ESTABLISHED 2010 - Beyond The Campfire was created to encourage readers to explore the great outdoors and to observe it close up. Get out and take a hike, go fishing or canoeing, or simply stretch out on a blanket under a summer sky...and take your camera along. We'll talk about combining outdoor activities with photography. We'll look at everything from improving your understanding of the basics of photography to more advanced techniques including things like how to see photographically and capturing the light. We'll explore the night sky, location shoots, using off camera speedlights along with nature and landscape. Grab your camera...strap on your hiking boots...and join me. I think you will enjoy the adventure.

Tuesday, February 26, 2019

Exploring The Possibilities - Taking That First Step

Photography often becomes a connected series of events that ultimately results in a finished photograph exhibiting a unique look. To arrive at the end of those events requires us to travel down a path of exploration, and those travels always begin with a first step. Therefore, we must be willing to take the first step, if for no other reason, but to discover the possibilities that await us.

The winter of 2018 and 2019 in Kentucky was a rather dreary and wet affair. Not much snow, but a great deal of cold rain along with many days of overcast skies. Not often for several months did the sun manage to burn through the overcast. But, on one occasion, I managed to be at the right place at the right time to capture an amazing sky when the sun decided to appear.

It began with a first step when the skies began to break apart late one afternoon. No plans were made for any kind of outing, but I realized an opportunity was developing that just might lead to an interesting lighting situation. An instinctive warmth swelled up inside as I gathered my camera and gear and headed out. I just drove at first not knowing for sure where to go, then I remembered a location from a previous outing I thought might work out. Well, it proved to be rather ordinary, but I was not far from another place and decided to head over that way. It proved to be a good decision.


Originally I hoped to capture some long lens images of an old brick house that sat off in the distance along a country road  that split two harvested cornfields. As the afternoon wound toward its climax, the light began to improve and I captured several long angle lighting shots of the old house, but I noticed how the clouds and the sun were going to interact as the sun dipped below the cloud line along the horizon. It became obvious that a spectacular light show was building and I shifted my focus away from the house toward the setting sun.

As I thought it would do, the sunset proved a welcome respite from all the dreary days we had endured all winter and I snapped away. It is amazing just how quickly the light changes at the transitions of the day. Between each shutter release the clouds shifted and the light swung in great arches of red and orange mixed and blended themselves between the muted gray of textured clouds.
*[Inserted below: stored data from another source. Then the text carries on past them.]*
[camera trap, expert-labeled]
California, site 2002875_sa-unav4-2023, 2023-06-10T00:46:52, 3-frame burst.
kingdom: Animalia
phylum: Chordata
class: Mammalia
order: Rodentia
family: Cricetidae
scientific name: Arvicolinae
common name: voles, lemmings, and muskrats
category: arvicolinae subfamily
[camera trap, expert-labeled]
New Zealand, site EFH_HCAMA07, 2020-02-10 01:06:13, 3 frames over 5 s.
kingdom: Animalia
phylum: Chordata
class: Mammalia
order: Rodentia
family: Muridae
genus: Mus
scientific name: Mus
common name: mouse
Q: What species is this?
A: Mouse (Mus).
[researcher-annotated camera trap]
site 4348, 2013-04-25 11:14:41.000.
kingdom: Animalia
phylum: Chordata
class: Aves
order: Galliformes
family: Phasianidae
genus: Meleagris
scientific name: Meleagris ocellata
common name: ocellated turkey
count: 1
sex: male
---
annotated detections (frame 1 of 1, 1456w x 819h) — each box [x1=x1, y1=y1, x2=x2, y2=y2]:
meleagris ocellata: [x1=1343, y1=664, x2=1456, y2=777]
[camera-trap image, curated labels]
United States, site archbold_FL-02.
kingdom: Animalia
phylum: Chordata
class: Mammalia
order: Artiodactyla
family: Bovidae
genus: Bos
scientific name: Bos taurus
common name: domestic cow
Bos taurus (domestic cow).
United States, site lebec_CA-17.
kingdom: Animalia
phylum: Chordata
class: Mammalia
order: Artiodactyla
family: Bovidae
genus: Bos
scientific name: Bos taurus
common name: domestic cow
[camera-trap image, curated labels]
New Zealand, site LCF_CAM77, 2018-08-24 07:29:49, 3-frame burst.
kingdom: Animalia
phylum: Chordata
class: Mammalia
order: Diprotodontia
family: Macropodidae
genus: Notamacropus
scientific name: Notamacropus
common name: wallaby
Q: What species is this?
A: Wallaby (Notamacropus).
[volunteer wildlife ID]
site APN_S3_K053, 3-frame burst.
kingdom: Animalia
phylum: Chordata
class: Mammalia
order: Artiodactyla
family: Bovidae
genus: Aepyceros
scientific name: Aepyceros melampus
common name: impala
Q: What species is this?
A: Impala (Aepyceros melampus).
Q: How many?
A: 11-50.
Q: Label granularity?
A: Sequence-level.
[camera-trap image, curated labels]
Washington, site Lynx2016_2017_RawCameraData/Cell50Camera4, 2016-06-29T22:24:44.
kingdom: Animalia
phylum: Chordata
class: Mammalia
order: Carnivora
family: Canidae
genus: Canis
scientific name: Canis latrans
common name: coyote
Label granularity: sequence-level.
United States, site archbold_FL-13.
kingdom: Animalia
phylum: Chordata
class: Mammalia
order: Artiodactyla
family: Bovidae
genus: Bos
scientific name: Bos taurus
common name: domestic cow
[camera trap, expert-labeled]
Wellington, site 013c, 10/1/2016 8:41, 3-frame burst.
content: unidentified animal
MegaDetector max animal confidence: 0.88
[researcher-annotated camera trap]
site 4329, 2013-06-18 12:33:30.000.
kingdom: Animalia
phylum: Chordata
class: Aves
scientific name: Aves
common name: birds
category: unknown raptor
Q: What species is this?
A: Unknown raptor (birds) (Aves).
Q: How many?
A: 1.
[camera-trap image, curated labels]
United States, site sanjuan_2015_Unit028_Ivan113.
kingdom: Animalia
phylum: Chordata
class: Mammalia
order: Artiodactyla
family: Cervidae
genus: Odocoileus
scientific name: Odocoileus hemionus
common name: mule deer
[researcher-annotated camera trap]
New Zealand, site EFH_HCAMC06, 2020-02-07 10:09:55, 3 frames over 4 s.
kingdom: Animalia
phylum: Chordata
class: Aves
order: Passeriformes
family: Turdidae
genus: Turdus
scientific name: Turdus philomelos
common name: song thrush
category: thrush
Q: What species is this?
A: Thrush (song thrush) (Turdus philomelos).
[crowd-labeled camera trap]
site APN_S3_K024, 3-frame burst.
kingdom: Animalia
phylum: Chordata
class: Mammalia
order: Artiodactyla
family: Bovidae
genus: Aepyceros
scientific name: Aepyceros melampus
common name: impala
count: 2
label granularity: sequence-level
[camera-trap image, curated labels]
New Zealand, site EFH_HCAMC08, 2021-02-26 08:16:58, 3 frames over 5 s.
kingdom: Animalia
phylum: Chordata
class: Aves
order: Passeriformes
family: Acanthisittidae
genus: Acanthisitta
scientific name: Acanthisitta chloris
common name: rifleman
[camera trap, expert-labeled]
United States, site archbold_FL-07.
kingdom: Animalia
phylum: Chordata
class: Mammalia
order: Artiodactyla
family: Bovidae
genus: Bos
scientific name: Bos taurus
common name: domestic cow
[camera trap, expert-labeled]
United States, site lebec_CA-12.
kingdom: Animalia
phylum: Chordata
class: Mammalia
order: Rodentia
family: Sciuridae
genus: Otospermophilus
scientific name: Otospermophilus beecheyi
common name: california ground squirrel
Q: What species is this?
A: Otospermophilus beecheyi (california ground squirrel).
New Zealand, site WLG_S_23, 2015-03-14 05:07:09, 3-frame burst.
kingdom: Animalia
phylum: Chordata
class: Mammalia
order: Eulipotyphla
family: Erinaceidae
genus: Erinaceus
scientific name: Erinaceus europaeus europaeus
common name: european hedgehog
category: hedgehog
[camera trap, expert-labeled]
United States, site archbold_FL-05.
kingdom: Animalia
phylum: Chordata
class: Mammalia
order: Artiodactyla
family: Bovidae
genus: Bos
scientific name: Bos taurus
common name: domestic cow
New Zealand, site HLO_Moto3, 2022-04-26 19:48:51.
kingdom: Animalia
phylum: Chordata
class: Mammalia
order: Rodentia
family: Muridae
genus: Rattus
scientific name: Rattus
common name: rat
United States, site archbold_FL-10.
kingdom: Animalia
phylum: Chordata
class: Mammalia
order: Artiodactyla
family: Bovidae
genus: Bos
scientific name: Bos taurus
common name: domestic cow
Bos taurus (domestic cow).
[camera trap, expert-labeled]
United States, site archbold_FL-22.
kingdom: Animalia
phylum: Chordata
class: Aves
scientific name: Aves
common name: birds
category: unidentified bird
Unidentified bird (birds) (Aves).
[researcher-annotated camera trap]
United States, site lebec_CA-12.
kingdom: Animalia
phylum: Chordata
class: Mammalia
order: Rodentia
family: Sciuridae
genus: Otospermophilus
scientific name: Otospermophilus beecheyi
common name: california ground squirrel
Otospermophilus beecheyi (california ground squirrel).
I moved here and then there, changing my camera angle as the clouds moved ever so slowly carrying with them the full color spectrum of a setting sun. As I moved along a gravel access road that lead down to one corner of one of the cornfields, I noticed a single tree standing broadside to the sky. I raised my camera, framed a couple of quick images then paused for a moment.


Something unique began to develop across my field of view. The clouds moved to either side of the tree and grew dark red as the last moments of the afternoon display transformed into its final act.

I moved back a few yards...then a few more...and there it was, the final possibility...a flaming tree silhouetted against a sky engulfed with a magnificent arch of fire and smoke. I made a few final shots and then, almost without hesitation, the light dropped, grew dim, and the curtain of darkness implied an end to the afternoon performance.


That image alone was worth the taking of that first tentative step of anticipation. Yet, several weeks weeks passed and I kept looking at the images from that shoot. I realized the possibilities were not yet finished and started playing around with what was there.

Photography is a series of events that ultimately leads to a finished photograph. The trick is to recognize the possibilities, then wade deeper, taking what you capture to another level of exploration.